National Semiconductor reduces manufacturing capacity
National will eliminate approximately 200 positions and incur a charge of approximately $20 million, of which approximately $12 million is related to severance costs for the eliminated positions, $7 million is related to the impairment and disposal of manufacturing equipment, and about $1 million is related to contractual and other obligations. Most of the charges described above will be recorded in the current fiscal third quarter of 2008. The savings that the company expects to realize from this action will benefit the company's gross margin. Based on the timing of this action, the savings will be relatively minor in the current fiscal third quarter of 2008. However, the estimated savings impact would be roughly 1 percentage point of gross margin in the fiscal fourth quarter of 2008 and an additional 1 percentage point of gross margin in the fiscal first quarter of 2009 (ending August 24, 2008).
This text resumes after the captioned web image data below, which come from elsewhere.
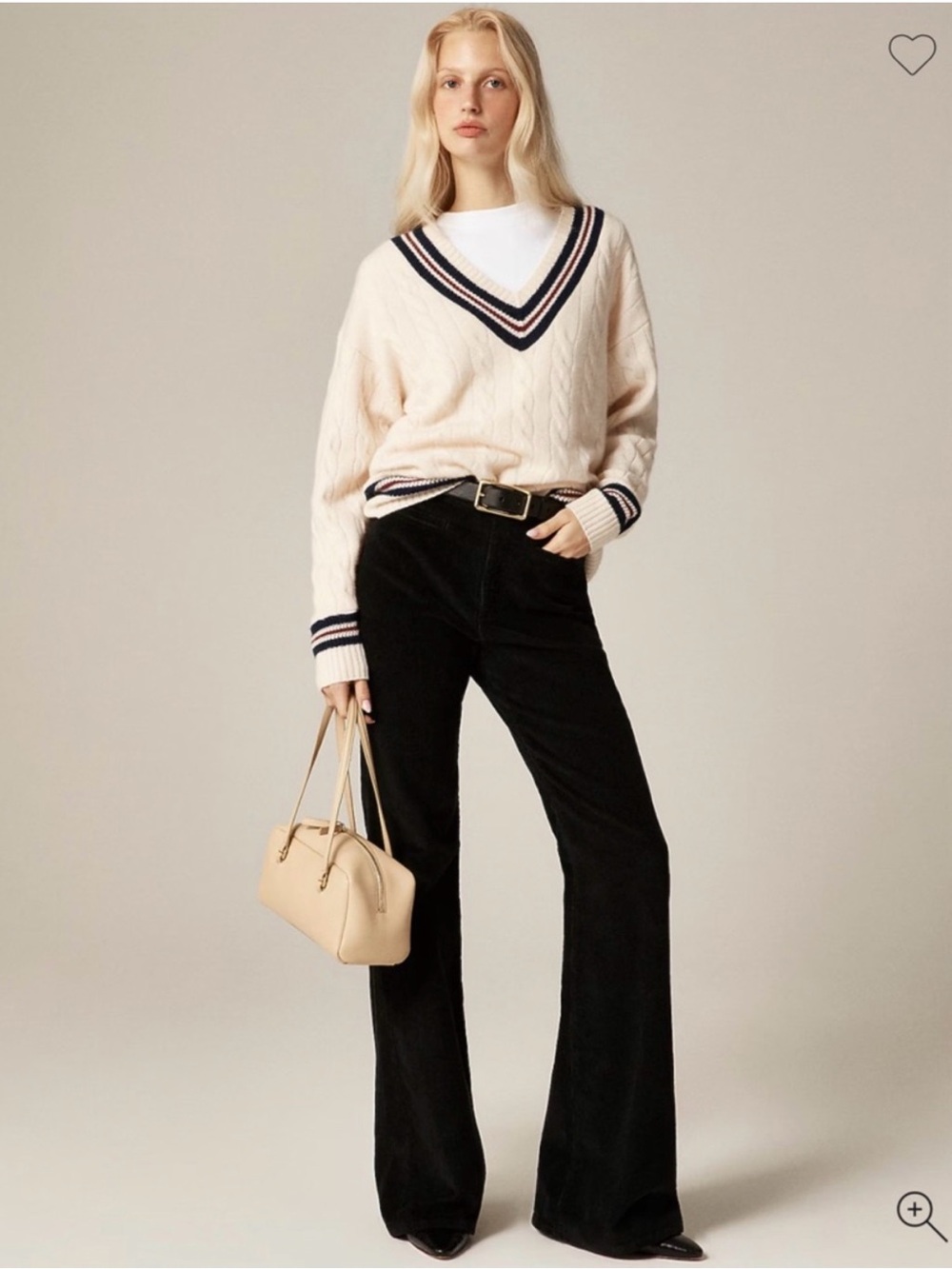 J Crew Vintage flair corduroy pants black size 30 Tall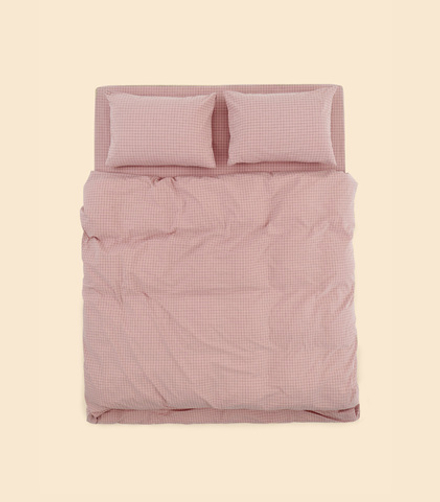 Пододеяльник - Melange Rose Check - 200x200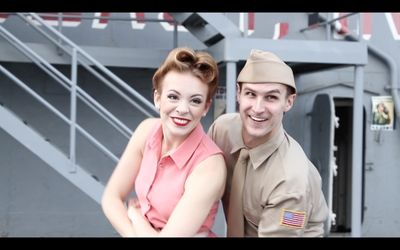 Natasha Scearse and Christopher Rice Photo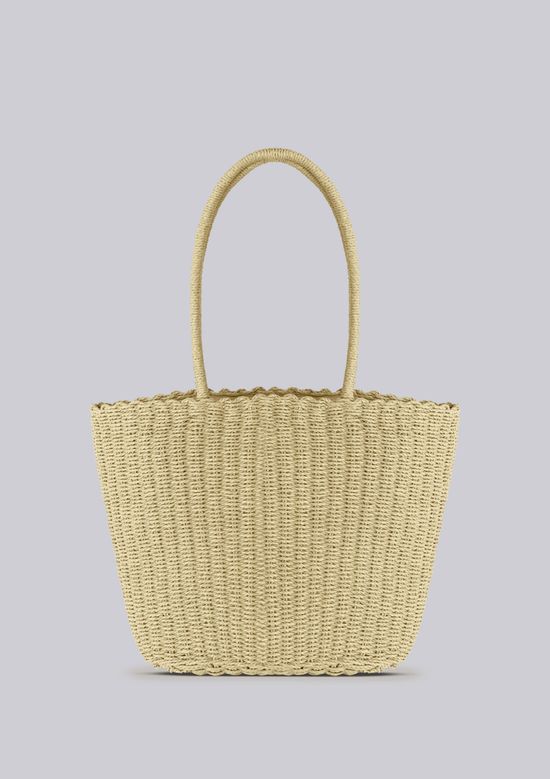 Foto do produto: Bolsa Tote Feminina De Palha - Creme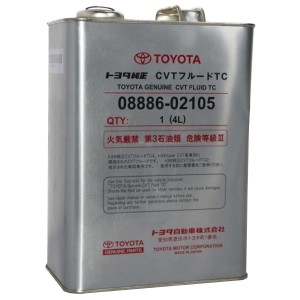 Трансмиссионное масло Toyota CVT Fluid TC (4 л)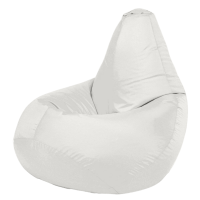 Кресло-мешок Белый, XXL-Комфорт 150*100 см, оксфорд, съемный чехол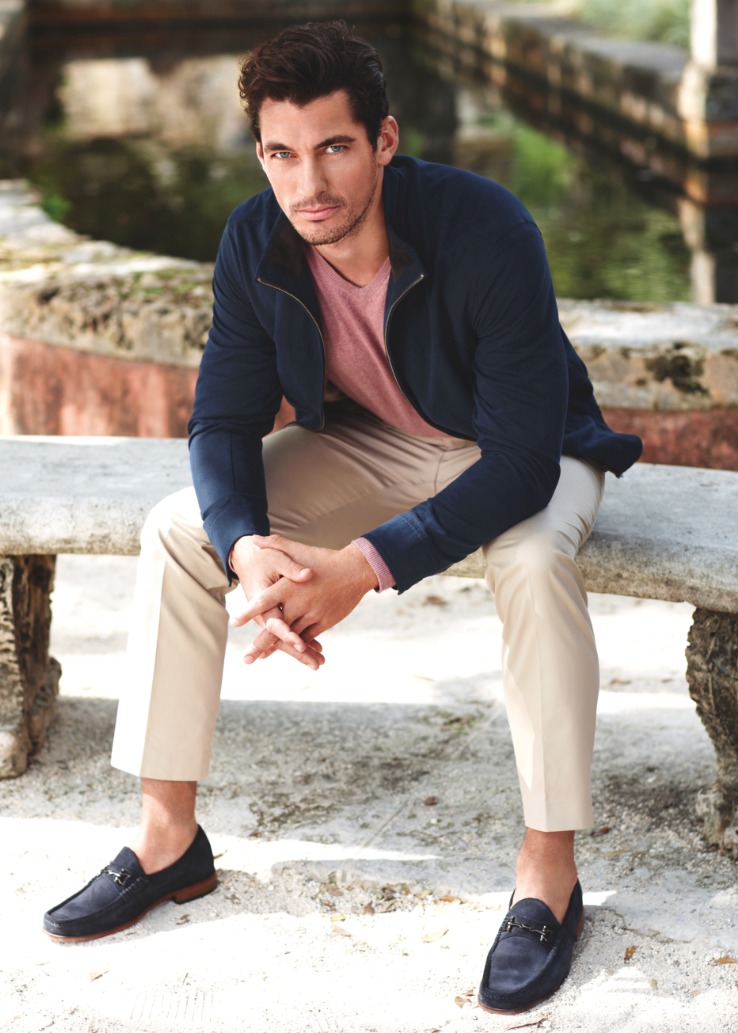 David Gandy Sports Simple Refinement for Mark & Spencer's Spring/Summer ...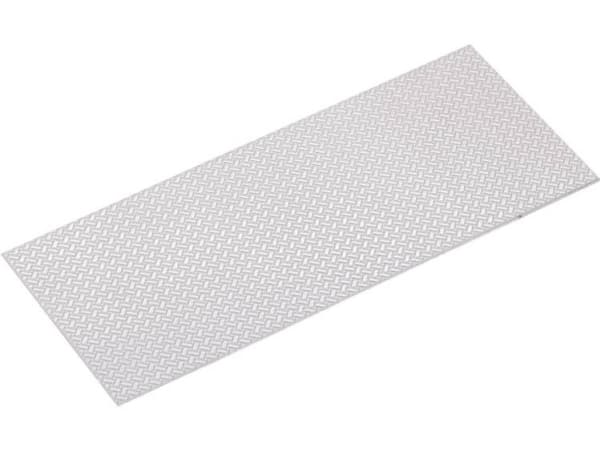 Reely ALU-RIFFELBLECH 300X170X1 MM Aluminium Riffelplade (L x B) 300 mm x 170 mm 1 mm 1 stk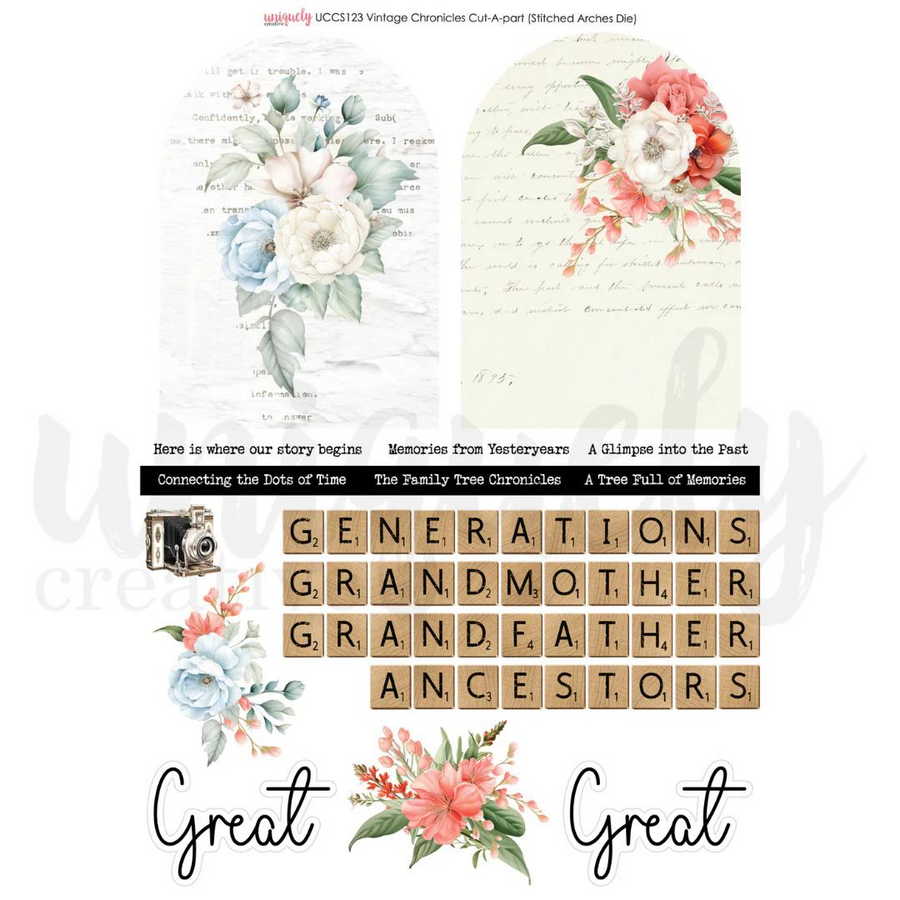 Uniquely Creative - Vintage Chronicles Cut-a-Part Sheet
"Our future growth will be driven by higher-performance, energy-efficient analog products, more and more of which will be produced on 200mm wafer technology," said Brian L. Halla, National's chairman and CEO. "This action today aligns our manufacturing capability with our future needs."
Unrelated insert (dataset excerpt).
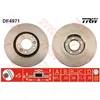 Disque de frein TRW DF4971 arrière, ventilé, 1 pièce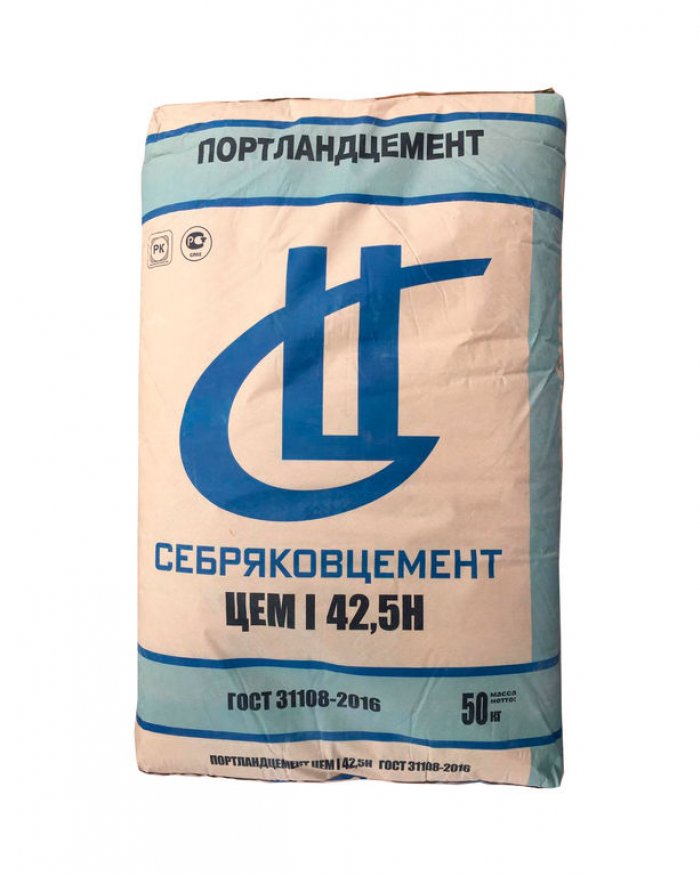 Цемент Себряковцемент М500  в мешках 50 кг цена 415 рублей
Over the last several years, National Semiconductor has sold or exited several lower-margin businesses in order to focus on growing its high-value, higher-performance analog products. During that time, the most notable growth has come from the power management area. The vast majority of the company's products are manufactured within its own facilities.
National's three wafer fabrication facilities are located in Arlington, Texas; Greenock, Scotland; and South Portland, Maine. Most of the 200 eliminated positions are in Arlington and Greenock. The Arlington facility, which primarily runs 150mm wafers, recently ramped up production on a new 200mm production line. The Greenock facility runs 150mm wafers. A small number of positions are affected in South Portland, a 200mm wafer facility. The eliminated positions include both direct and indirect labor, manufacturing jobs as well as managerial, staff and support positions. Affected employees will receive severance packages commensurate with their length of employment.
The company currently employs approximately 7,600 people worldwide, with more than 400 employees each in Arlington and Greenock and more than 500 employees in South Portland.